Estate planning can be a very difficult process. It is estimated that over half of Americans (56 percent) do not have an up-to-date estate plan. Making the decision to begin planning requires us to face the fact that we will not live forever. This thought alone can deter many people from getting started. Others talk themselves out of seeing a qualified attorney to put together an estate plan based on common misconceptions, which may include the following:
Myth #1: Only the Rich Need Estate Planning
When we hear about estate planning, it is often a news story about a wealthy businessman or celebrity who made some error, did no planning, or has family members who are angry about the planning that was done. By comparison, when the average person thinks about their own property and planning needs, they may assume that estate planning is not necessary because their monetary wealth does not measure up.
This could not be further from the truth! Estate planning is about more than just money. While proper planning allows you to determine who gets your money and property upon your death, the planning process also addresses what happens if you become incapacitated and someone has to make decisions on your behalf–a far more likely scenario. If you have not done any planning, the court will have to appoint someone to make your medical and financial decisions for you.
Without any planning, state law will decide who gets what—and many times, the government’s best guess as to what you would want is contrary to what you actually want.
Myth #2: I Don’t Have to Plan Because My Spouse Will Get Everything
For many married couples, it is common to own property or bank accounts jointly. If these assets are owned jointly, when one spouse dies, the surviving spouse automatically becomes the sole owner. In most cases, this is the desired outcome for married individuals.

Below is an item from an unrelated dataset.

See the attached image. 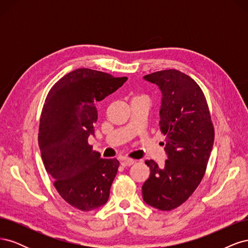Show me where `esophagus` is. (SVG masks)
<instances>
[{"instance_id":"34e87169","label":"esophagus","mask_w":248,"mask_h":248,"mask_svg":"<svg viewBox=\"0 0 248 248\" xmlns=\"http://www.w3.org/2000/svg\"><path fill=\"white\" fill-rule=\"evenodd\" d=\"M133 163H134V160L130 159V158H125V157H123V158L121 159V164L123 167H130Z\"/></svg>"}]
</instances>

While it is convenient for assets to pass automatically to the surviving spouse, this outright distribution offers no protection. What happens if, after your spouse dies, you get into a car accident and are sued? If the assets you owned jointly automatically became yours alone, this money and property are available to satisfy any judgment that could be entered against you resulting from a lawsuit.
What if, after you die, your spouse remarries? If the brokerage account you owned jointly becomes your spouse’s only, your spouse is now able to spend it all in any way he or she wants without any consideration for your wishes or the next generation. Your spouse’s new spouse may have access to the money you intended to pass to your children.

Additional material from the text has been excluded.